◆ **Exercícios**
[1] Com base no trecho sobre Damares Alves, enumere aquilo a que ela se opõe, segundo a frase que começa por “Ela se opõe também”.
[2] Responda, de acordo com o trecho sobre Damares Alves:
(a) Quantos anos da Declaração dos Direitos Humanos o mundo celebra?
(b) De qual senador Damares Alves foi assessora parlamentar?
(c) Em que região ela pregou especialmente nos últimos anos?
[3] Transcreva fielmente a passagem do trecho sobre Damares Alves que vai de “Futura ministra dos” até “nesta segunda-feira (10).”.

◆ **Trecho do documento**

————————

Futura ministra dos Direitos Humanos, Damares Alves, é contra religião afro, diversidade sexual e feminismo
Rafael Jasovich*
“Aqui na terra tão jogando futebol
Tem muito samba, muito choro e rock’n’roll
Uns dias chove, noutros dias bate o sol
Mas o que eu quero é lhe dizer que a coisa aqui tá preta” (Chico Buarque e Francis Hime)
O presidente eleito Jair Bolsonaro (PSL-RJ) prega uma peça nos brasileiros justamente às vésperas de o mundo celebrar os 70 anos de Declaração dos Direitos Humanos, nesta segunda-feira (10).
O capitão reformado do exército irá nomear para o Ministério dos Direitos Humanos, turbinado com a Fundação Nacional do Índio (Funais) e a Secretaria Nacional dos Direitos da Criança, a pastora Damares Alves, que tem reiteradas vezes se posicionado como uma crítica dessa declaração universal. Ela se opõe também à religião afro, diversidade sexual e feminismo.
Pastora e ex-assessora parlamentar do senador não reeleito Magno Malta (PR-ES), Damares Alves passou os últimos anos batendo cartão em templos, especialmente no Nordeste, pregando sobre o papel “missionário” da Igreja Evangélica na “restauração da Nação” e na evangelização das crianças, que “começa na barriga”. Para ela, trata-se de uma missão divina e decorrente da “falência das instituições”.

————————

◆ **Dados fornecidos**

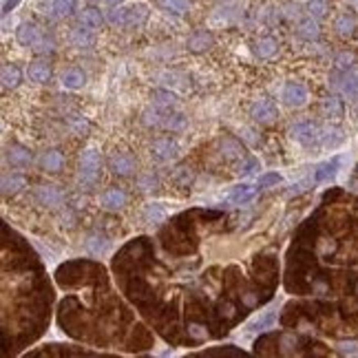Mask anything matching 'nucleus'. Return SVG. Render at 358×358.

————————

◆ **Soluções**
[1]
Religião afro
Diversidade sexual
Feminismo

[2]
(a) 70 anos.
(b) Do senador Magno Malta (PR-ES).
(c) No Nordeste.

[3]
Futura ministra dos Direitos Humanos, Damares Alves, é contra religião afro, diversidade sexual e feminismo
Rafael Jasovich*
“Aqui na terra tão jogando futebol
Tem muito samba, muito choro e rock’n’roll
Uns dias chove, noutros dias bate o sol
Mas o que eu quero é lhe dizer que a coisa aqui tá preta” (Chico Buarque e Francis Hime)
O presidente eleito Jair Bolsonaro (PSL-RJ) prega uma peça nos brasileiros justamente às vésperas de o mundo celebrar os 70 anos de Declaração dos Direitos Humanos, nesta segunda-feira (10).